As it turns out, this reaction is not favorable: the $ \Delta G$ is about 10 kJ / mol (it depends a bit on which amino acids we're talking about). So this reaction goes in the reverse direction; dipeptides actually spontaneously decompose in water. But the rate of this reaction is very slow, because the peptide bond is quite stable. We say that there is an "energy barrier" between the substrates and products. Catalysts, including enzymes, lower this barrier, which increases the rate of reaction in both directions. It is physically impossible for enzymes to change the equilibrium by catalysis alone. There are plenty of enzymes that catalyze the above reaction, causing peptides to break down rapidly (peptidases, for example trypsin).

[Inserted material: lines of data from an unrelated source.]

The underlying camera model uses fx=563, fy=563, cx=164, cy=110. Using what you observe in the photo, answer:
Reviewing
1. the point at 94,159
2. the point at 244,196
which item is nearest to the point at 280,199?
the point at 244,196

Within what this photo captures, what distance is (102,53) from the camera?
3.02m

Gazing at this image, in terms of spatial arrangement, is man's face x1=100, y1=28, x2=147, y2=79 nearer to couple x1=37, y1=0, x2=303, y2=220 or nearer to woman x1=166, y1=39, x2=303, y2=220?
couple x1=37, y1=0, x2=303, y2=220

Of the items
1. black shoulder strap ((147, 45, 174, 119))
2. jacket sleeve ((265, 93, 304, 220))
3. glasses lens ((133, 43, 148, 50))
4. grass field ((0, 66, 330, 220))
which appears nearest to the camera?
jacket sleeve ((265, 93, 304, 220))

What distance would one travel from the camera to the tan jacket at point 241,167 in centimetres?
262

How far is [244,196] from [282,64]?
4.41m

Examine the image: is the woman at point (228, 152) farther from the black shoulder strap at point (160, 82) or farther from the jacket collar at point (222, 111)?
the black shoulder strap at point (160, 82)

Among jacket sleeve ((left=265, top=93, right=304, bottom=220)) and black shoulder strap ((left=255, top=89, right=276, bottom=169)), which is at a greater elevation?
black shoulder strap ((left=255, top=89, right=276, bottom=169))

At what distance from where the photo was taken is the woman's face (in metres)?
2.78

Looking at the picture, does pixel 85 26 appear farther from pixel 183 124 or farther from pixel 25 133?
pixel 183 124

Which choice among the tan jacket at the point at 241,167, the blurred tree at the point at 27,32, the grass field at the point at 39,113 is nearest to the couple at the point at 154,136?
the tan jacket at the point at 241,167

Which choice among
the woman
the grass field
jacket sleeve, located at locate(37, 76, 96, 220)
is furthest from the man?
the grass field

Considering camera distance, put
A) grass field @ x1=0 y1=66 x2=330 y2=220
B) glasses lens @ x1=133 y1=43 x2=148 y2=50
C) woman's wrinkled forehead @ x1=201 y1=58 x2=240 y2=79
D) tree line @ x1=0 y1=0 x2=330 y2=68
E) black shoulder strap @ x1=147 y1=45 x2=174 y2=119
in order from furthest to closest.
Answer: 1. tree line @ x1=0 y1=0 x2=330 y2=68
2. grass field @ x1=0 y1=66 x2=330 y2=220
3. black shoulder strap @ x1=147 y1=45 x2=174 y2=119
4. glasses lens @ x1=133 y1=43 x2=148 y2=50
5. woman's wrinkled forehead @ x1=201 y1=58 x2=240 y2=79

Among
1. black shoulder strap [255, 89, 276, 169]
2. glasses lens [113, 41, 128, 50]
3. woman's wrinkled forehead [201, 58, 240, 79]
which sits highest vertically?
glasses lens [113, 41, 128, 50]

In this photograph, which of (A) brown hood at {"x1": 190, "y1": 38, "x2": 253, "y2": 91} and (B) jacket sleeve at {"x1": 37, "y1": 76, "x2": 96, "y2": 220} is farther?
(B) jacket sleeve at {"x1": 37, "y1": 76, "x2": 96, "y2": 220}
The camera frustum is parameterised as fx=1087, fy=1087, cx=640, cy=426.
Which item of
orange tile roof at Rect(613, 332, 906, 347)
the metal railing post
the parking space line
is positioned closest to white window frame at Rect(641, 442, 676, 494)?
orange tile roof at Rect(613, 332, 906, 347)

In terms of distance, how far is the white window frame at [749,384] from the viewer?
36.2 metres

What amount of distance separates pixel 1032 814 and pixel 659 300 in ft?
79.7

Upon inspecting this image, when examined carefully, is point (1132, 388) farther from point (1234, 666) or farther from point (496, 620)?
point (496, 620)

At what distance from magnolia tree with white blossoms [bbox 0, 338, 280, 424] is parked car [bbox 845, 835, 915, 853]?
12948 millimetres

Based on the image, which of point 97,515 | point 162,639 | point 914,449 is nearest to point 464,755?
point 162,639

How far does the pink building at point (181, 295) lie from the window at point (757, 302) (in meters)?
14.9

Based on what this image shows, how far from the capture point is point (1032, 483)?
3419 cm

But enzymes don't just provide catalysis: an important role of enzymes is to couple two (or more) reactions together, so that a favorable one can drive an unfavorable one. This is how we obtain the "energy" term in the first reaction. The most common mechanism is to couple the unfavorable reaction to ATP hydrolysis,

ATP + H$_2$O $\leftrightharpoons$ ADP + P$_i$

which itself is highly favorable ($\Delta G$ around 40-50 kJ / mol). The coupled reaction is then

A + B + ATP + $\leftrightharpoons$ AB + ADP + P$_i$

which is now both favorable (due to ATP) and fast (due to catalysis). This is pretty much what ribosomes do (well, the actual mechanism is much more complex, but the principle is the same).

So, catalysts cannot change the equilibrium of a given reaction, but enzymes can couple reactions together to come up with something that is favorable. This is a central theme in biochemistry, allowing cells to drive reactions in the desired direction; but there is always a "price" to pay, often in the currency of ATP.